Llegó a la ciudad con algunos mitos urbanos preestablecidos: la noche porteña, el Teatro Colón, los bailarines de tango de la calle Florida, la magia del barrio de La Boca, la bohemia de San Telmo, el choripán, el mate y un dato preciso sobre los lugares de sexo libre. Es lesbiana. Acaba de quebrar una relación de cinco años con una antropóloga alemana. El viaje es una cortina para el olvido y un cambio para el corazón. Tendrá unos treinta años, es mestiza, nada vistosa, fuma desmesuradamente y pasa inadvertida. En su mochila carga las guías turísticas de Buenos Aires, un spray paralizante, una petaca  llena de Jack Daniels, un reloj Movado de 1943, un par de cigarrillos de marihuana, un vibrador, una crema balsámica y un anotador gastado por el uso donde anota referencias históricas. Su tarjeta de identificación reza: Brenda Dollys Whrite. 37 street / B. Cassideus. San Diego- California- Portadora HIV.
La conocí en medio de un incidente en "Medio y Medio". Eran aproximadamente las 23.30 y un español borracho molestaba a los comensales que, enojados, alertaron al encargado del restorán. Uno de los mozos, bastante corpulento, se acercó al turista y ahí se produjo una discusión que terminó cuando el extranjero, al ser retirado del lugar, forcejeó y cayó al piso. Brenda se levantó indignada y se quejó del maltrato. Fue entonces cuando un dependiente altanero la empujó y yo salté de la silla para defenderla. Resultado: todos a la comisaría 2da. bajo expediente caratulado de averiguación de antecedentes y lesiones leves.
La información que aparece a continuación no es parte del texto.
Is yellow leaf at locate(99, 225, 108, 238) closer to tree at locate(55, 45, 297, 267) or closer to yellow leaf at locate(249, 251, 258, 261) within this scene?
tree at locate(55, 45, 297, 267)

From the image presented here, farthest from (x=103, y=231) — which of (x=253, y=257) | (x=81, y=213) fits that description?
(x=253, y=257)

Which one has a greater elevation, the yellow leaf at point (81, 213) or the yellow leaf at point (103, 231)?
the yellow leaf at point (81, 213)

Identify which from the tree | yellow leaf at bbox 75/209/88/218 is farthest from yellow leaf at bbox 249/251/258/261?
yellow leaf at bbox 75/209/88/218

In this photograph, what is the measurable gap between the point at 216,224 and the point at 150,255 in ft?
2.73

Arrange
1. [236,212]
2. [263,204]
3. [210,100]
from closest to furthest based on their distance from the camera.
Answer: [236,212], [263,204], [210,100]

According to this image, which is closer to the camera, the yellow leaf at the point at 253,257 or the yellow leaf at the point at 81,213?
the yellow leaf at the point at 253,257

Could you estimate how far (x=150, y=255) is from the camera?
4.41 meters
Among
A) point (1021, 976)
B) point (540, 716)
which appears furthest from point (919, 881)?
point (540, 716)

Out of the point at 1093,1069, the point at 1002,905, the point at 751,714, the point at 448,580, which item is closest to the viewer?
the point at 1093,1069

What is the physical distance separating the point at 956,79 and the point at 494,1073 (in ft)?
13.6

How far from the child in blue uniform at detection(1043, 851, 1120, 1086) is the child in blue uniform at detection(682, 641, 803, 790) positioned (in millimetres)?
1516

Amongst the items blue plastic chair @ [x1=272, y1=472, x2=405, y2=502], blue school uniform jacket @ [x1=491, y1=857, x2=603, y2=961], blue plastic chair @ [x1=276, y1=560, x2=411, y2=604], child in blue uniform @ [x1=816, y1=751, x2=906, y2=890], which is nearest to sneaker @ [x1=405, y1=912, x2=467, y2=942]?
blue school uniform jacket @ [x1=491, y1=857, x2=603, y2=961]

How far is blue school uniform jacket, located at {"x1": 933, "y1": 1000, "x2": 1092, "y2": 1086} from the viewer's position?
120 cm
A las siete de la mañana estábamos desayunando en un café indecente de Avenida Independencia y Tacuarí. Brenda me había relatado, con bastante angustia, que necesariamente tenía que volver al hostel que quedaba a pasos del bar y que, cada vez que ganara la calle, se encontraría con algunos de los matones. Le ofrecí ante  los hechos mi departamento, que tampoco  estaba  lejos del lugar, pero en vista de la circunstancia y en tanto se calmaran los ánimos, podría ser una salida. Aceptó. Después de esa malograda noche nos fumamos un cigarrillo y nos desplomamos sobre la cama. Despertamos a las cuatro de la tarde con un hambre atroz y el deseo incontrolable de beber algo fresco. En la heladera había medio litro de gaseosa y un paquete de salchichas. Un almuerzo magnífico para dos reclusos.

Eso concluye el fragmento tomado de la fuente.